# Karate Monkey Ops



## Clobber (Jan 13, 2010)

Anyone have info and/or pics?


----------



## rob1035 (Apr 20, 2007)

Karate Monkey Ops | Bikes | Surly Bikes


----------



## FatCloud (May 6, 2013)

FLAGGED: NOT SS!
I think the "Ops" series means "with vertical drops", YAWN (just kidding, I like both)
Nice specs for a Surly though.


----------



## Iamrockandroll13 (Feb 10, 2013)

It's got the same dropouts as the new Instigator, they are modular, so you can do horizontal if you want.


----------



## Clobber (Jan 13, 2010)

Bummer!!! I was hoping/assumed it would be a SS with a nicer spec.


----------



## Cotharyus (Jun 21, 2012)

As far as I'm aware, this is part of an update to the KM frame. As mentioned above, it uses modular dropouts. I'm quite excited to see this, because it has a set of track dropouts and that spray tan finish is pimp. And since I'm looking to buy a KM anyway.....


----------



## monogod (Feb 10, 2006)

as discussed elsewhere the MDS will allow a quick and easy belt drive mod as well. yet another bonus.


----------



## occamsrazor (Mar 9, 2014)

Does anyone actually have their hands on one of these yet? Or seen a review?


----------



## hendricks97 (Aug 7, 2013)

I heard they wont be available till late May/early June


----------



## occamsrazor (Mar 9, 2014)

The UK distributor is showing availability... any updates? Would be nice to see some more photos...


----------



## Cotharyus (Jun 21, 2012)

I happen to be looking for an old 22" KM frame, because I can swap everything from my current (broken) frame on to it. There aren't any to be had because of this change over. In my looking, several shops (in the US) have claimed availability for smaller frame sizes is coming up pretty quick, but the 22" is still showing availability in September.


----------



## monogod (Feb 10, 2006)

it's not a "change over" but rather an "addition". the current frame will still be available once the ops start shipping.


----------



## ScaryJerry (Jan 12, 2004)

I'm seeing the non-MDS frame as discontinued in size XL...


----------



## Cotharyus (Jun 21, 2012)

ScaryJerry said:


> I'm seeing the non-MDS frame as discontinued in size XL...


Seriously? What do you see on the MDS frame for availability?


----------



## monogod (Feb 10, 2006)

ScaryJerry said:


> I'm seeing the non-MDS frame as discontinued in size XL...


you're right, jerry.

my apologies for any confusion, i was basing my info on previous info from surly.

★ ★ ★ ★ ★

- [REQUESTS]:
1 > Revise the Karate Monkey Ops thread between "FLAGGED: NOT SS!" and "(Feb 10, 2013)", inclusive, so that "YAWN" reads "SNORE".
2 > Carry the Karate Monkey Ops thread forward from its last line.

- [INFORMATION SHOWN]:
★ ★ ★ ★ ★

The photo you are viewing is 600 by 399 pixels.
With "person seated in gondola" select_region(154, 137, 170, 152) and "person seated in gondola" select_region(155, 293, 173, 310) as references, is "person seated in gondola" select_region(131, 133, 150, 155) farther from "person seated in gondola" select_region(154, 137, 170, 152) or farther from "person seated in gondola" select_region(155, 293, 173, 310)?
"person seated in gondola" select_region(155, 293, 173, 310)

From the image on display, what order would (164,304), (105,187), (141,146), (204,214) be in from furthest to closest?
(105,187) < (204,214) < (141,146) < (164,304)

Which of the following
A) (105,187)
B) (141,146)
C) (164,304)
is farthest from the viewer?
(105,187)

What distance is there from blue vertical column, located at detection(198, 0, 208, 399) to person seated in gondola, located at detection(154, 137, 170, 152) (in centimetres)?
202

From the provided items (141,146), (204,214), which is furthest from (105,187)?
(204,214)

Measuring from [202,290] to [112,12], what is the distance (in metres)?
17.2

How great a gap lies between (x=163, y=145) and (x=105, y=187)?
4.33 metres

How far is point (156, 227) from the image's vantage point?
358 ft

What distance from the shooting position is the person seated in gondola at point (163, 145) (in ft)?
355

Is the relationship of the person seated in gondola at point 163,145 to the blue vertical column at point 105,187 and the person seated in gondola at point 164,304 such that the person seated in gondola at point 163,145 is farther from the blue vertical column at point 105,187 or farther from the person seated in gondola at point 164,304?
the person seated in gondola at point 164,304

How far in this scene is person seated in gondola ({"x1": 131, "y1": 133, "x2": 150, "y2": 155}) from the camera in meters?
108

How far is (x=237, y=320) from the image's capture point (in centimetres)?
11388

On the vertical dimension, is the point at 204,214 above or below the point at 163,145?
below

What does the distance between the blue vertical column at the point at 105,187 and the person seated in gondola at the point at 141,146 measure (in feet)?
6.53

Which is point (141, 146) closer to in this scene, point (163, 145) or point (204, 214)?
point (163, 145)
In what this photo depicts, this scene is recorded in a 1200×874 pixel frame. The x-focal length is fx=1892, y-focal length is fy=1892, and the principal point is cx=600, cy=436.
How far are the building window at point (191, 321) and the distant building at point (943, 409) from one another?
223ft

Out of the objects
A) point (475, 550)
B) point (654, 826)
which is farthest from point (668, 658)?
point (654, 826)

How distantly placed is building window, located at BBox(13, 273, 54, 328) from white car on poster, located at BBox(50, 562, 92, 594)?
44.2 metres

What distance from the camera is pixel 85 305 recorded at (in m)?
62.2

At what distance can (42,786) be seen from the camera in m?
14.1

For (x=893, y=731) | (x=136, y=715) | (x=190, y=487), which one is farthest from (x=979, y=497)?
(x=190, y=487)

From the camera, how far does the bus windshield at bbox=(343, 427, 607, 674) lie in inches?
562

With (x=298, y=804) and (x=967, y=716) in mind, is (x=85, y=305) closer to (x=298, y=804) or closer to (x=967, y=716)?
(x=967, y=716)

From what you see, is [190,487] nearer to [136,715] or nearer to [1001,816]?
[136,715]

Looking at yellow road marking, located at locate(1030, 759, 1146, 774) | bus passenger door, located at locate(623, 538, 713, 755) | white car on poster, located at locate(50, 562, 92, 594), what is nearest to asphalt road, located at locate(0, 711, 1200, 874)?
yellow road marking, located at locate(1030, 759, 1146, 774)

★ ★ ★ ★ ★

- [EXPECTED RESPONSES]:
1 >
FLAGGED: NOT SS!
I think the "Ops" series means "with vertical drops", SNORE (just kidding, I like both)
Nice specs for a Surly though.


----------



## Iamrockandroll13 (Feb 10, 2013)

2 >
apparently there was a miscommunication when i previously spoke to surly regarding this issue, as they indicated both frames would be available after the MDS version was introduced. hence my statement regarding availability of both.

however, i just spoke with bob this morning and he confirmed the "old" frame will be discontinued and replaced with the MDS version.



Cotharyus said:


> What do you see on the MDS frame for availability?


as of 1:09 pm cst QBP shows availability date of 6-15-14 for the MDS monkey in XL.


----------



## Cotharyus (Jun 21, 2012)

Wow, that's much earlier than I was originally told, they were talking mid september.


----------



## Ridefat1981 (Mar 17, 2014)

I got to play with one at surlys dealer show and it is insane. The orange is way cooler in person then it is in pictures. The MDS just gives you a few more options without having to mess with chain tensioners or other stuff like that. I ordered one on the spot. Looks like June or July. It will be worth the wait.


----------



## occamsrazor (Mar 9, 2014)

Anyone seen the black version or know what on earth their "stretchpants black" is? Is it a glossy black like the Ogre's "blacktacular", or something different?


----------



## Cotharyus (Jun 21, 2012)

Ridefat1981 said:


> I got to play with one at surlys dealer show and it is insane. The orange is way cooler in person then it is in pictures. The MDS just gives you a few more options without having to mess with chain tensioners or other stuff like that. I ordered one on the spot. Looks like June or July. It will be worth the wait.


If you don't mind my asking, how did the price on that compare to the regular KM? I know it's gone up, I just don't know how much.


----------



## Ridefat1981 (Mar 17, 2014)

The black is pretty much a gloss black, like every other black surly has done. I think the price went up like 150-200 on the frame. I have looked but I honestly don't remember.


----------



## Cotharyus (Jun 21, 2012)

Hmm. That starts to put the price of the KM up there with a lot of other frames. At it's price point it used to be a super good deal. Now it's just another good frame.


----------



## Ridefat1981 (Mar 17, 2014)

475 vs 635


----------



## DerBergschreck (Dec 27, 2009)

I got my Karate Monkey MDS frameset a few weeks ago and built it up singlespeed for now.

Just wanted to have a look at the two other MDS chips and fixed them at the frame.
I was SHOCKED about the resulting chainstay length:
Standard QR -> 450 mm
thru-axle -> 440 mm

No short 431 mm chainstays any more! :-(((

Surly writes on their website at Karate Monkey MDS:

"It uses the same nimble geometry that made the Karate Monkey famous."

Sorry, Surly - thats defintily WRONG!
450/440 mm is NOT nimble.

I'm really disappointed about this :-(


----------



## SS Hack (Jan 20, 2012)

DerBergschreck said:


> I got my Karate Monkey MDS frameset a few weeks ago and built it up singlespeed for now.
> 
> Just wanted to have a look at the two other MDS chips and fixed them at the frame.
> I was SHOCKED about the resulting chainstay length:
> ...


Would the Krampus OPS have the same issue? Seems like a bad move.


----------



## AlexCuse (Nov 27, 2011)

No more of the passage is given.